In a YDSE with identical slits, the intensity of the central bright fringe is \[{I_0}\]. If one of the slits is covered, the intensity at the same point is
A) \[2{I_0}\]
B) \[{I_0}\]
C) \[{I_0}/2\]
D) \[{I_0}/4\]

Answer 1

Hint:To solve this question we need to understand the concept that the intensity of the light is always dependent on the amplitude.

Formula used:
Let the intensity of each slit on the central bright fringe be \[{I_1}\].
Hence, the intensity of the central bright fringe due to the superposition of the light waves coming from two slits,\[{I_0} = {I_1} + {I_1} + 2\sqrt {{I_1}{I_1}} \cos \varphi \]

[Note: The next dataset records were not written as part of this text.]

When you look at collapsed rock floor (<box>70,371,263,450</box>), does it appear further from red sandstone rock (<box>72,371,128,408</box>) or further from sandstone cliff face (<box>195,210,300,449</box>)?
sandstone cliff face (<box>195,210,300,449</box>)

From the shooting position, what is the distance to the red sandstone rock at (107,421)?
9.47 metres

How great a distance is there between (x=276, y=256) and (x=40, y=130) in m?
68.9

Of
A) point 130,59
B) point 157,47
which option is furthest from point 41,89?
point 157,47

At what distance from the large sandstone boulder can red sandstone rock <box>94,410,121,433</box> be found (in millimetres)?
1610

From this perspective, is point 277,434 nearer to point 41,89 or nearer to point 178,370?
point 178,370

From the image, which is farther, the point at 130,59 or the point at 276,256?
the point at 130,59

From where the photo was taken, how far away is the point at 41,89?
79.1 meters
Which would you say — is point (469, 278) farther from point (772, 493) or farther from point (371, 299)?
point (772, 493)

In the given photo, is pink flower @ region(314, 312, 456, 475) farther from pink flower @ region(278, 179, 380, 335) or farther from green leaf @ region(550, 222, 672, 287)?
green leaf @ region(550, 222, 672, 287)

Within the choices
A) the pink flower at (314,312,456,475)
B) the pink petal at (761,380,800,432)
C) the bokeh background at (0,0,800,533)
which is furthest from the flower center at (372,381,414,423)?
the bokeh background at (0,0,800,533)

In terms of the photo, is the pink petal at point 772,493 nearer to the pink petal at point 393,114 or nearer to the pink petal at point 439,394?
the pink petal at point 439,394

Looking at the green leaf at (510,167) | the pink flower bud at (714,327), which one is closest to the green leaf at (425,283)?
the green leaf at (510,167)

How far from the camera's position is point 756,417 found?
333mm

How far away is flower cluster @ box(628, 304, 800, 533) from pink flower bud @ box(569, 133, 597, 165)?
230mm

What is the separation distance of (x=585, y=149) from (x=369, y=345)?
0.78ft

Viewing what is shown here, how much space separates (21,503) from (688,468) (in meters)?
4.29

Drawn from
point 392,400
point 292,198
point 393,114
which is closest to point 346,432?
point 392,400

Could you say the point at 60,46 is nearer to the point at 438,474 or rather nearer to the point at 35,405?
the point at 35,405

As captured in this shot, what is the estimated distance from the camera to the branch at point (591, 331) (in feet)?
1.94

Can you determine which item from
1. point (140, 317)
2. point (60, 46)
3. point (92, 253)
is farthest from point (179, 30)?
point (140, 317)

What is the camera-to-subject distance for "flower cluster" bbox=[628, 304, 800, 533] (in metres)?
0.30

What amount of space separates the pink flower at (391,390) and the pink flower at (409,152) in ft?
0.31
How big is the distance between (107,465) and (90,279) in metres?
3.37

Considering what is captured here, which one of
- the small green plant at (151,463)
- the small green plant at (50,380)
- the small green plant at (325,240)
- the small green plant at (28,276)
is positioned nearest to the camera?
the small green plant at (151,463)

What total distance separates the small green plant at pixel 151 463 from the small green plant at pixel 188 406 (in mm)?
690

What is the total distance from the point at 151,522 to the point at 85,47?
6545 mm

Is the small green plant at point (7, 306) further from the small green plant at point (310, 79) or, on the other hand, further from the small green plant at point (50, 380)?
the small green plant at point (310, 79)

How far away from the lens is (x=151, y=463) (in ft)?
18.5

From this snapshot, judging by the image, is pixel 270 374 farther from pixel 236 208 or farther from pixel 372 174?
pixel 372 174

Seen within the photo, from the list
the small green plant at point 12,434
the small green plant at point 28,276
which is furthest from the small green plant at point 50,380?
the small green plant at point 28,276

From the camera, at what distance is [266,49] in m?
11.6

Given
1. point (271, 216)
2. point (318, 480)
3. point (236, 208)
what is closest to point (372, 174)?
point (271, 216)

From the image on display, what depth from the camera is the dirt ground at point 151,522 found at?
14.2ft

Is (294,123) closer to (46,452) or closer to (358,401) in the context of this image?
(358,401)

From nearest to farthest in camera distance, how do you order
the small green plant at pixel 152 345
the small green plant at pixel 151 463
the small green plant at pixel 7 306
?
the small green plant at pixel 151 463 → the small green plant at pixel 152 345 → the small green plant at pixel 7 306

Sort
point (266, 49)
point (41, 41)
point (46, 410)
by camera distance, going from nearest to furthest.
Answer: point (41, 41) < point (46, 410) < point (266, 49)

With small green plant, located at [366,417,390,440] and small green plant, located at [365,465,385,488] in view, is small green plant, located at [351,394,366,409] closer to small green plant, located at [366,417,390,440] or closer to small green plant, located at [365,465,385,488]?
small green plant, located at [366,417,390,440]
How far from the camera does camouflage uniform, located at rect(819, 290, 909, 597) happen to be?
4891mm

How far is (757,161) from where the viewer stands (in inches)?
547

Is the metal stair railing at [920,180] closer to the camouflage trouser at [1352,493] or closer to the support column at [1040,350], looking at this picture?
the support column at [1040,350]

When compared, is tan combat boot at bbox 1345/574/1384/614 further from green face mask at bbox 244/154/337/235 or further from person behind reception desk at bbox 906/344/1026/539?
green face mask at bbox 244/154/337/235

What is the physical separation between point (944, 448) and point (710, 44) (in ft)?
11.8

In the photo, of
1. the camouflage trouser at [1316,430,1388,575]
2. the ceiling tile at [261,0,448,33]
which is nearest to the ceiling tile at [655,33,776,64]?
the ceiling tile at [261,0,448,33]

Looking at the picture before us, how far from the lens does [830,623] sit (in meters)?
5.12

Complete step by step answer:
In Young’s double-slit experiment it is shown that light is emitted from a source say M and going through two different points say A and B which are placed at a certain distance from M. A and B act like two secondary sources. If the lab is enough dark then consecutive bright lines and dark lines are seen on the screen S.
The diagram for the above experiment should be,

For two waves of amplitudes \[{a_1}\]and \[{a_2}\] from two coherent sources, the resultant amplitude due to the superposition of the waves, \[A = {a_1} + {a_2} + 2{a_1}{a_2}\cos \varphi \] where, \[\varphi \] is the phase difference.
The intensity of light depends on the amplitude by, \[I \propto {A^2}\].
 Hence if the intensities for the two waves are \[{I_1}\] and \[{I_2}\], then the resultant intensity due to the superposition of the waves, \[I = {I_1} + {I_2} + \sqrt {{I_1}{I_2}} \cos \varphi \].
let the intensity of each slit on the central bright fringe be \[{I_1}\].
Hence, the intensity of the central bright fringe due to the superposition of the light waves coming from two slits,
\[{I_0} = {I_1} + {I_1} + 2\sqrt {{I_1}{I_1}} \cos \varphi \]
The phase difference for the central bright fringe is zero i.e \[\varphi = 0\].
So,
\[{I_0} = {I_1} + {I_1} + 2\sqrt {{I_1}{I_1}} \cos \varphi \]
 \[ \Rightarrow {I_0} = 2{I_1} + 2{I_1}cos0\]
\[ \Rightarrow {I_0} = 2{I_1} + 2{I_1}[\because cos 0 = 1]\]
\[ \Rightarrow {I_0} = 4{I_1}\]
 \[\therefore {I_1} = \dfrac{{{I_0}}}{4}\]
Therefore, the intensity of each slit on the central bright fringe is \[{I_1} = \dfrac{{{I_0}}}{4}\].

Hence option (D) is the correct one.

Notes: In the YDSE if white light is used instead of single coloured light, many colors are shown at the two sides of central white light. Because the lights of different colors and different wavelengths exist in the white light create interference patterns individually. So, the pattern becomes colorful. But for the central position as the colors are incident at the same phase there is shown white bright light.